#### Passage to read

Re: merge 3 different types of RDDs in one

2015-12-01 Thread Shams ul Haque
Hi Jacek,

Thanks for the suggestion, i am going to try union.
And what is your opinion on 2nd question.


Thanks
Shams

On Tue, Dec 1, 2015 at 3:23 PM, Jacek Laskowski  wrote:

> Hi,
>
> Never done it before, but just yesterday I found out about
> SparkContext.union method that could help in your case.

########
#### Source material

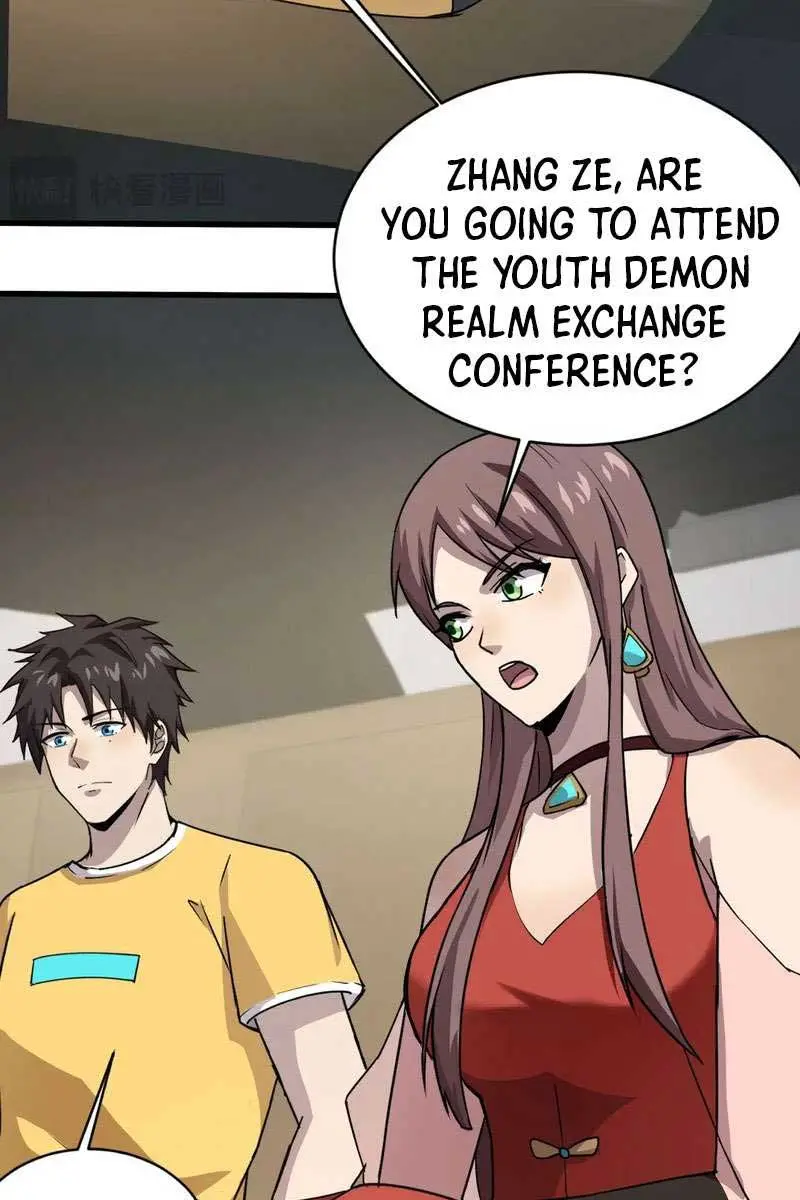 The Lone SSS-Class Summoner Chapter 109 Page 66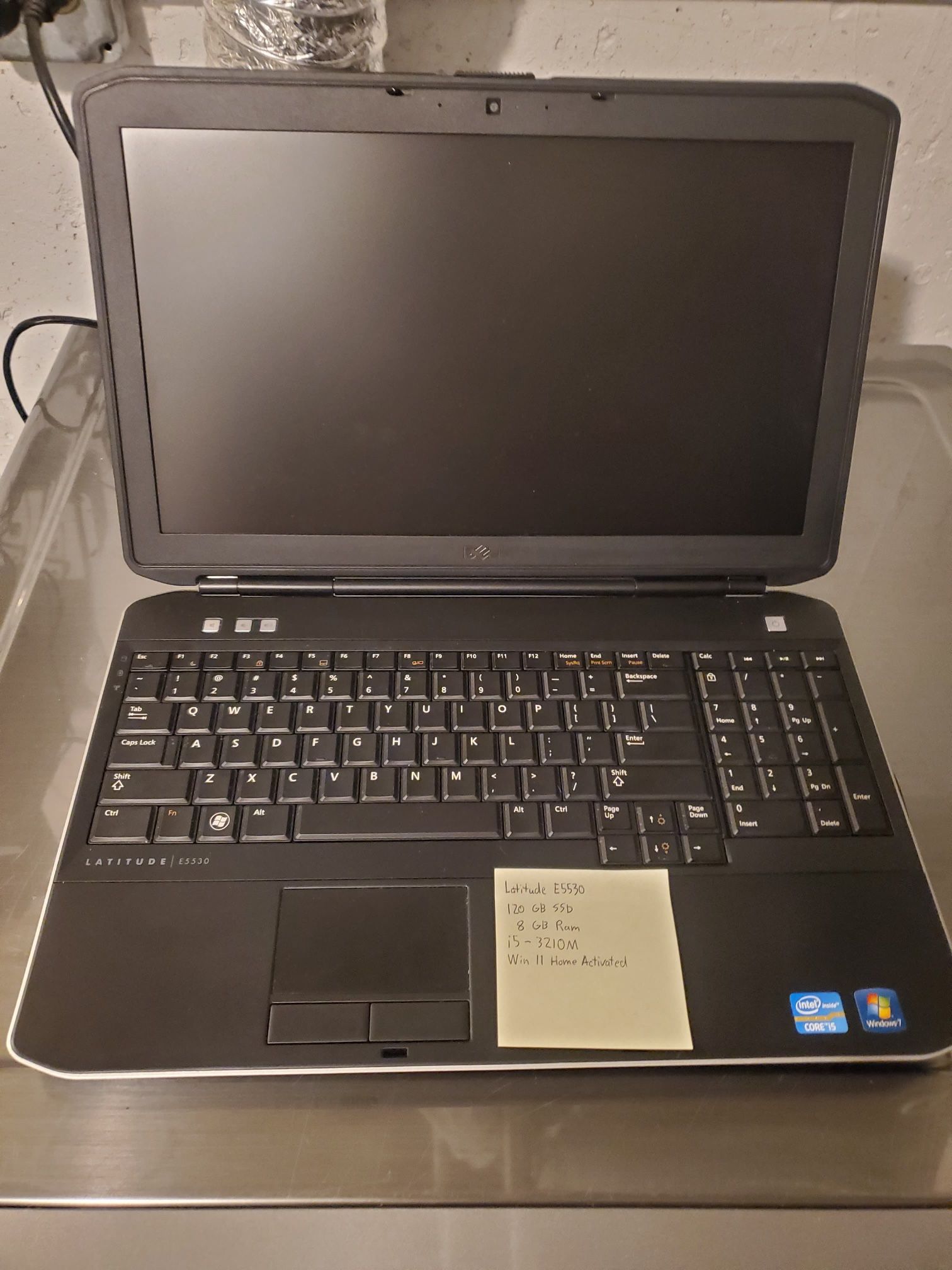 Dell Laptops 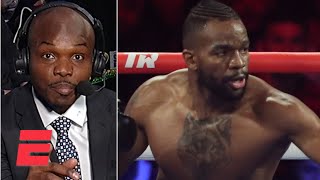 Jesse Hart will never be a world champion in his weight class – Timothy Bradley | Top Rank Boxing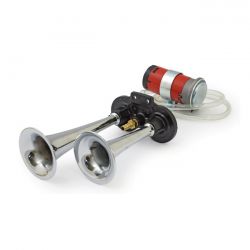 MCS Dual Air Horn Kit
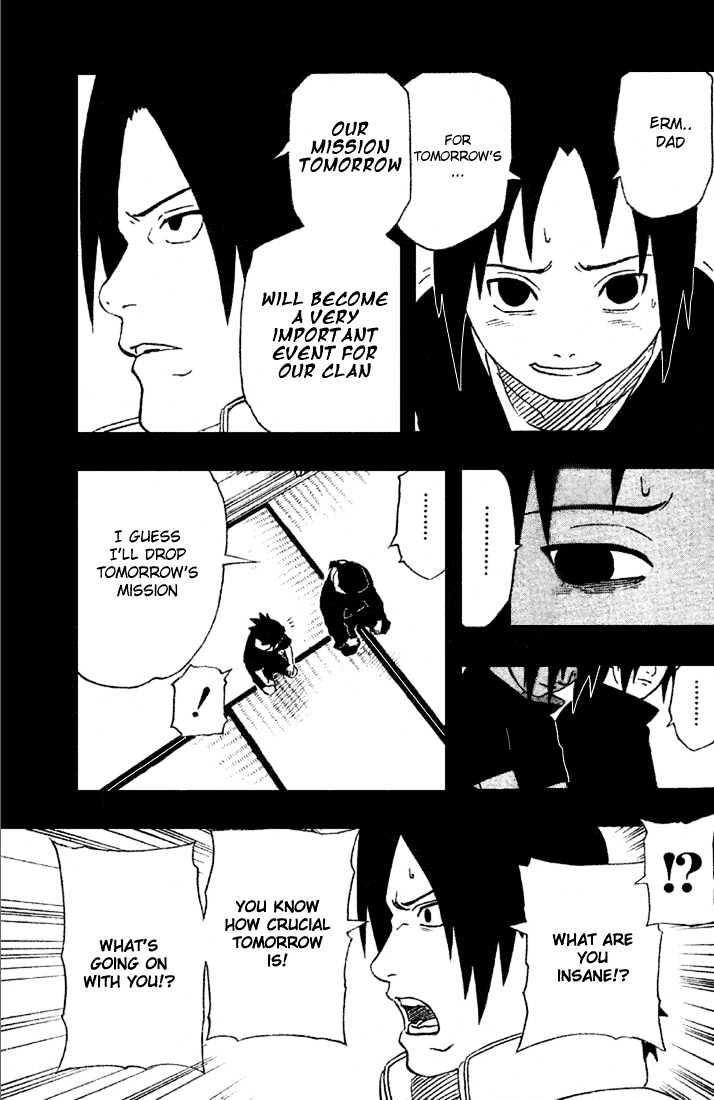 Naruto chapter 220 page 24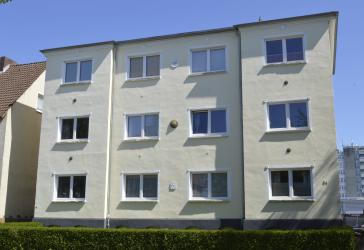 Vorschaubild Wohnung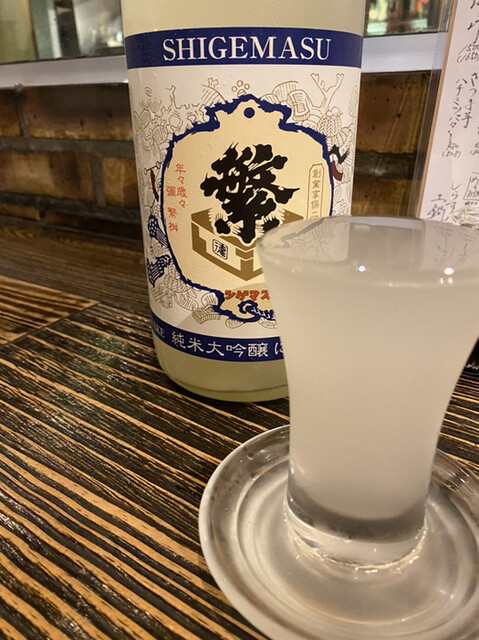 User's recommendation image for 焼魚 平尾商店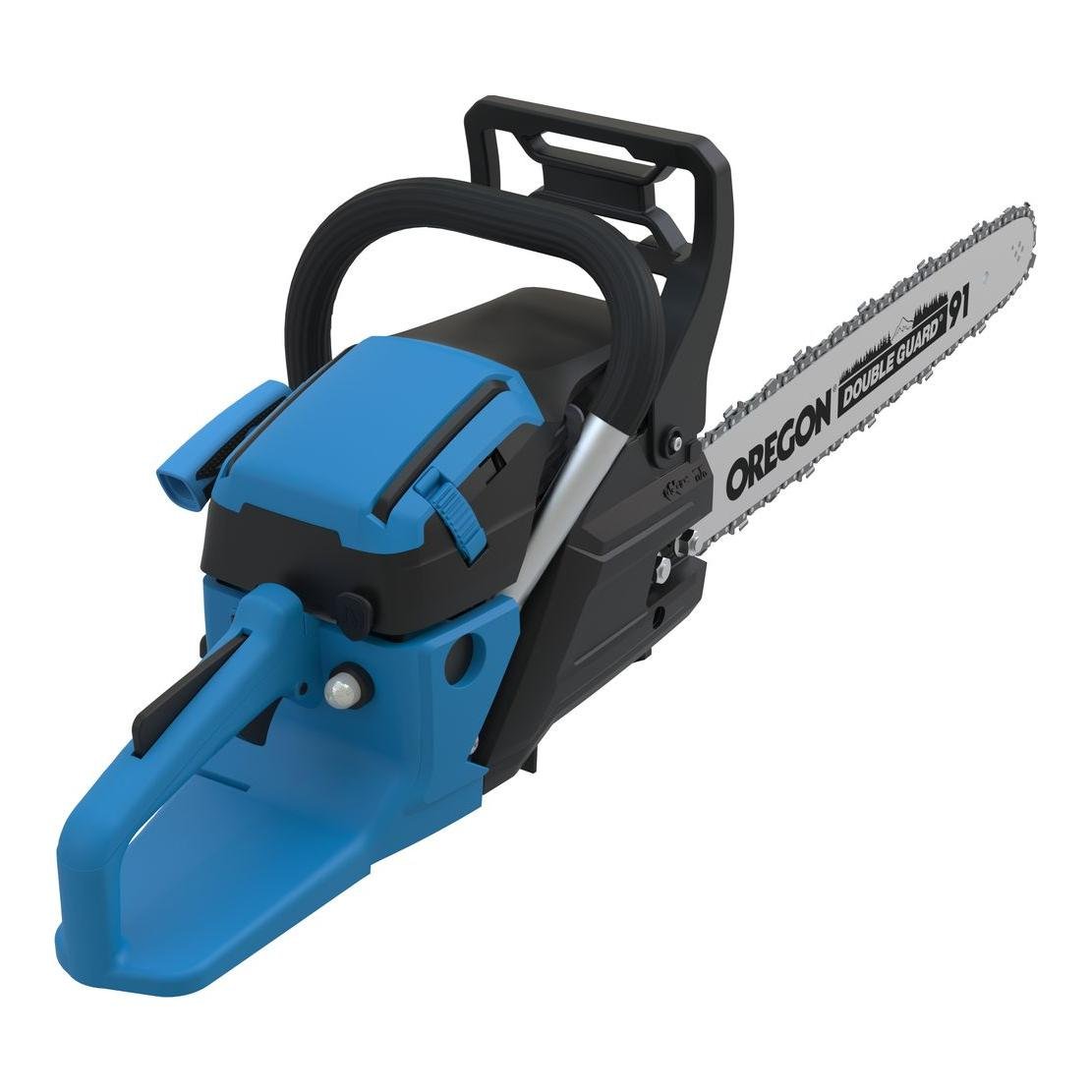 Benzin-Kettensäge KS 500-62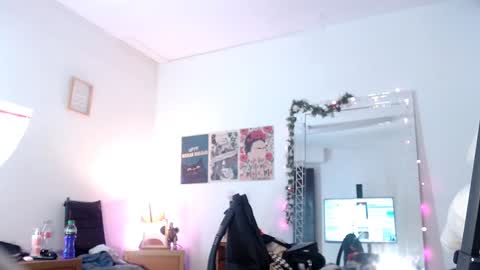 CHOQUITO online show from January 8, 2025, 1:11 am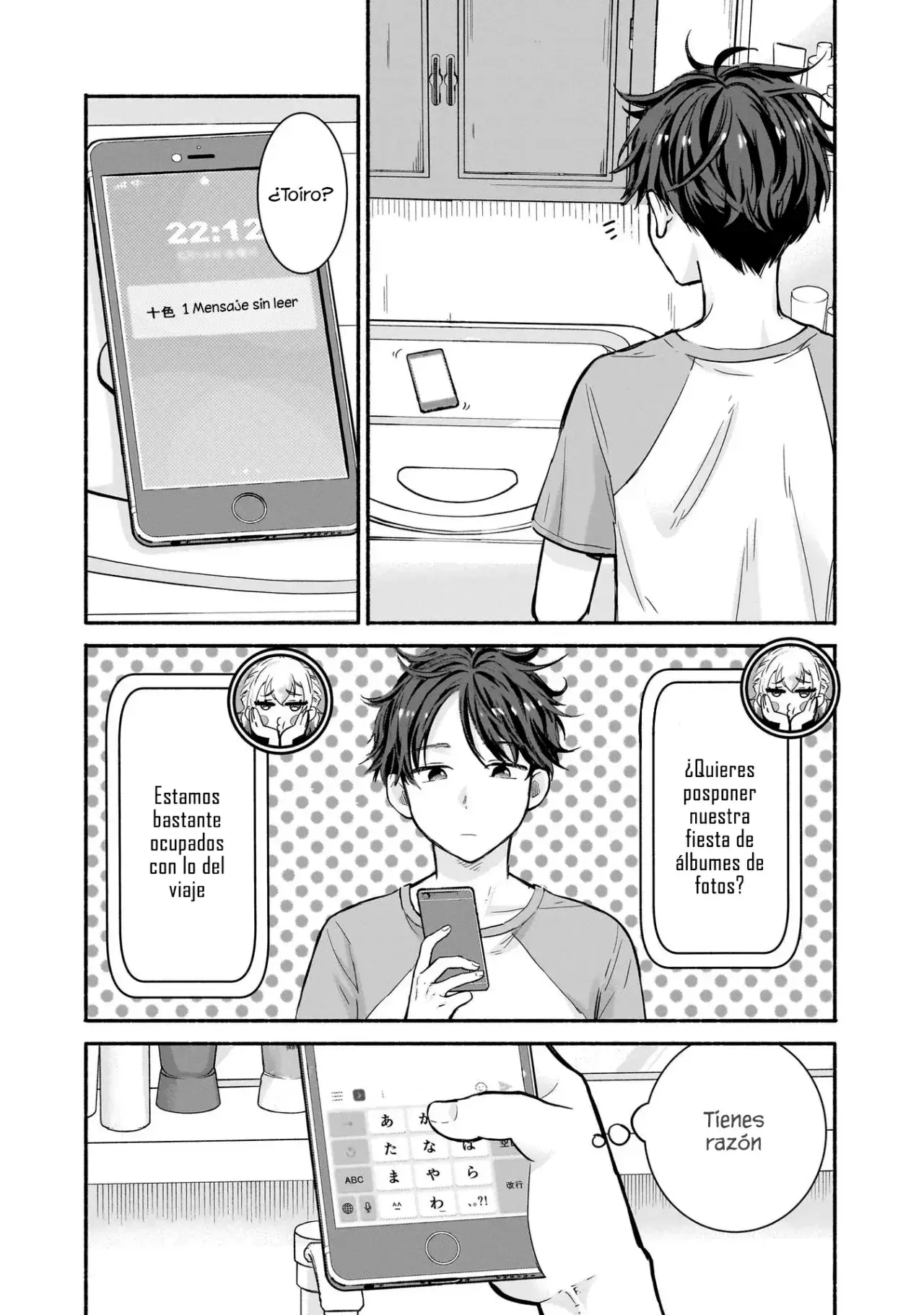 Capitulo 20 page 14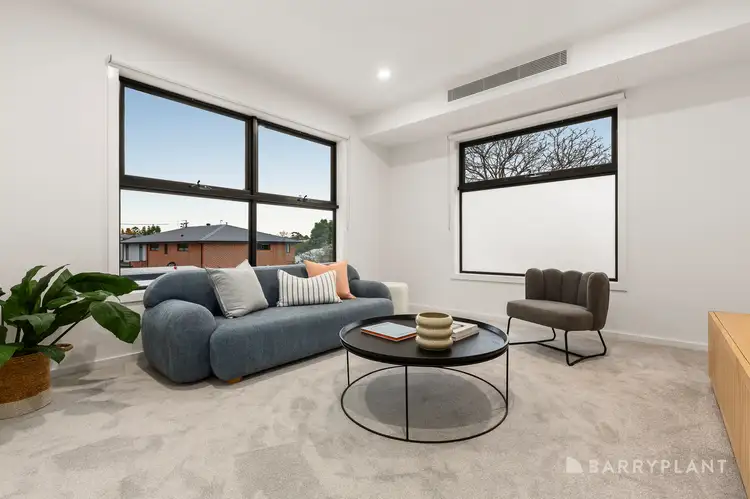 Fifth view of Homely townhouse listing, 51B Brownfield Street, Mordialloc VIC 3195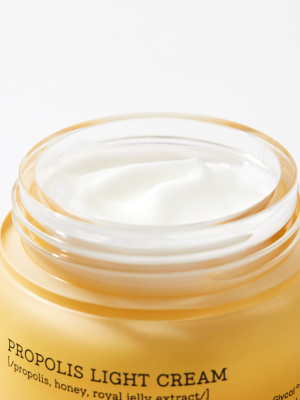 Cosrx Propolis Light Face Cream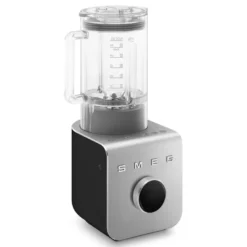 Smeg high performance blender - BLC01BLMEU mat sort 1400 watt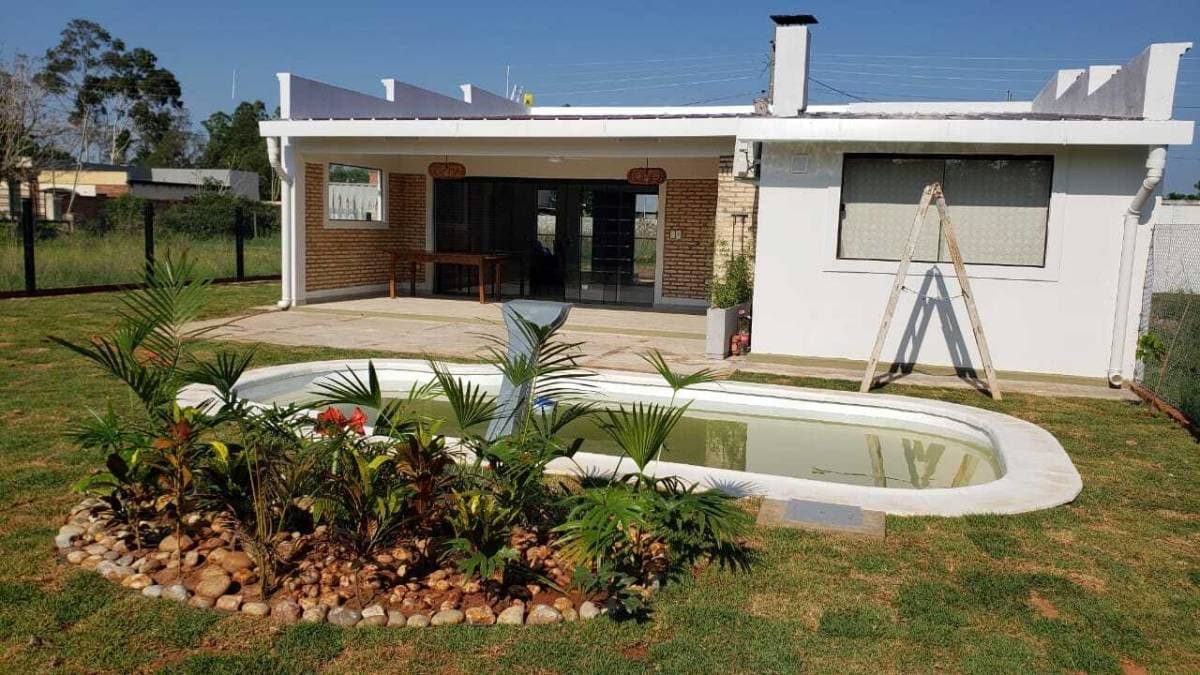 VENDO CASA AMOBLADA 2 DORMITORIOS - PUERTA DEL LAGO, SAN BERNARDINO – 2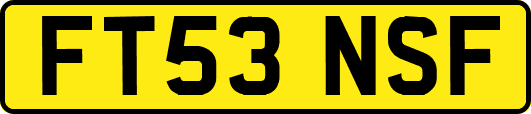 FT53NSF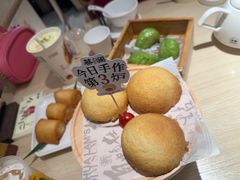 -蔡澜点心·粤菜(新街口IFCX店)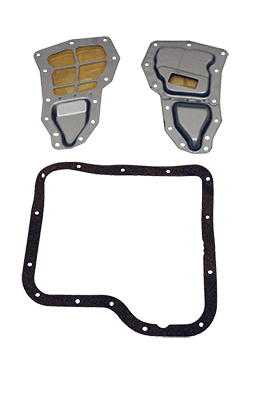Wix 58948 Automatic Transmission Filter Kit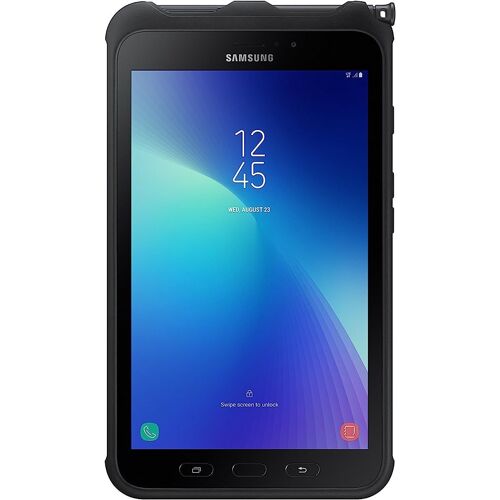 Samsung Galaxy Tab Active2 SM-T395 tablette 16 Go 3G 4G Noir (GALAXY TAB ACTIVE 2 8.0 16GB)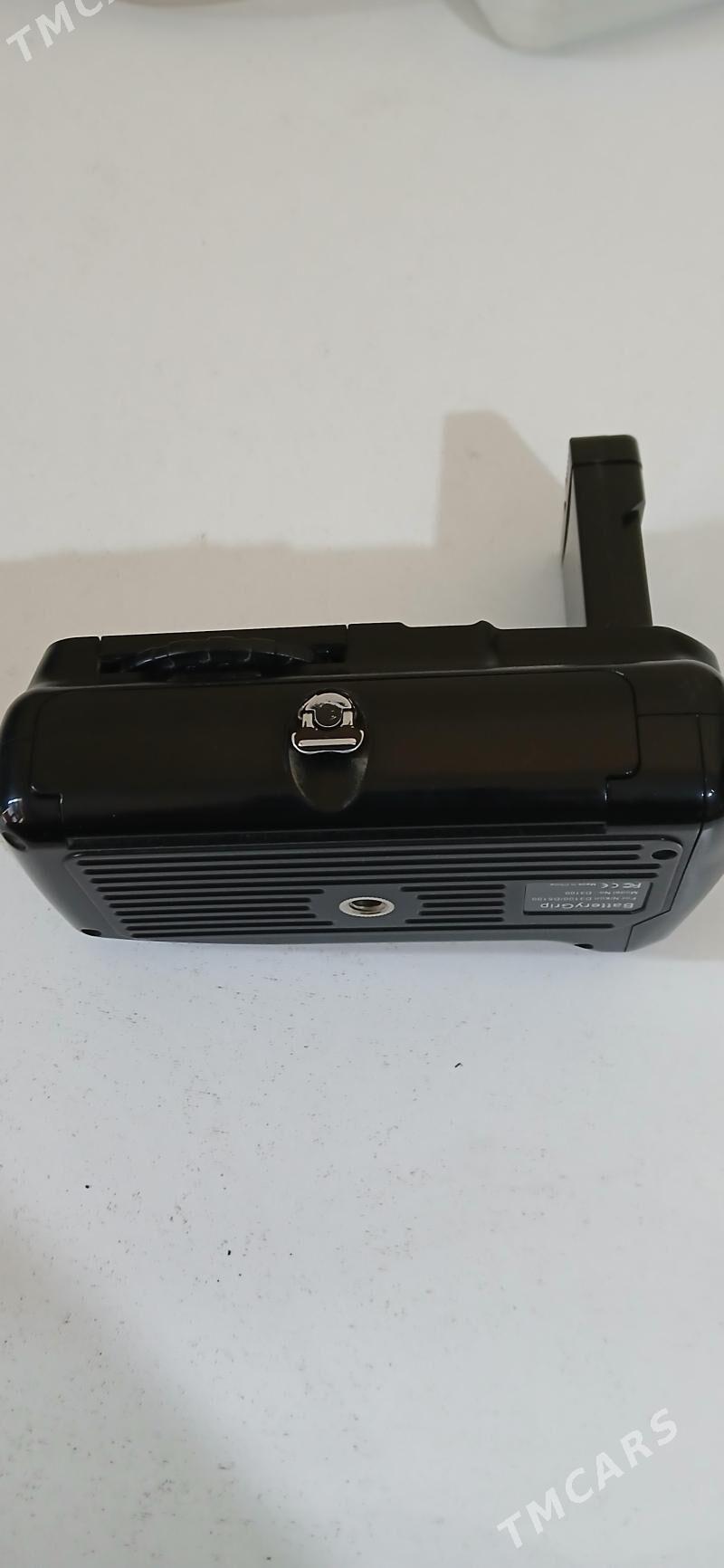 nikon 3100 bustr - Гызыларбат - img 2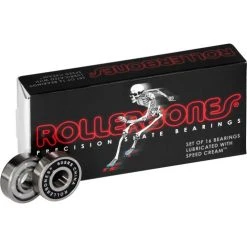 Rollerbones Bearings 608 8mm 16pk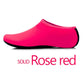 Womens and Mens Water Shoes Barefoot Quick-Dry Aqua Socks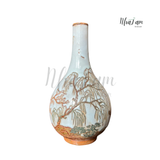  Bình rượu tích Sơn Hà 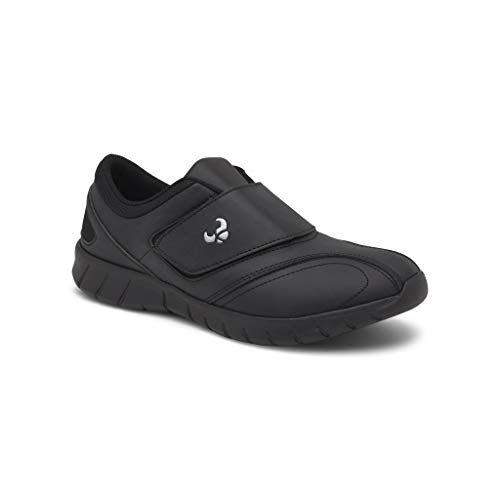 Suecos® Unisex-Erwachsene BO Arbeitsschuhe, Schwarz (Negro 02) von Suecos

########

§ Task list
A. Answer these questions about the email thread:
(i) What date is shown for the thread entry?
(ii) At what time did Jacek Laskowski write his message?
(iii) Which method did Jacek Laskowski say he found out about?
B. Reproduce the part of the email thread that opens with the words "And what is" and closes with "in your case.".
C. List every distinct form of a person's name in the email thread, each written as it appears.

§ Task answers
A.
(i) 2015-12-01
(ii) 3:23 PM
(iii) SparkContext.union

B.
And what is your opinion on 2nd question.


Thanks
Shams

On Tue, Dec 1, 2015 at 3:23 PM, Jacek Laskowski  wrote:

> Hi,
>
> Never done it before, but just yesterday I found out about
> SparkContext.union method that could help in your case.

C.
Shams ul Haque
Jacek
Shams
Jacek Laskowski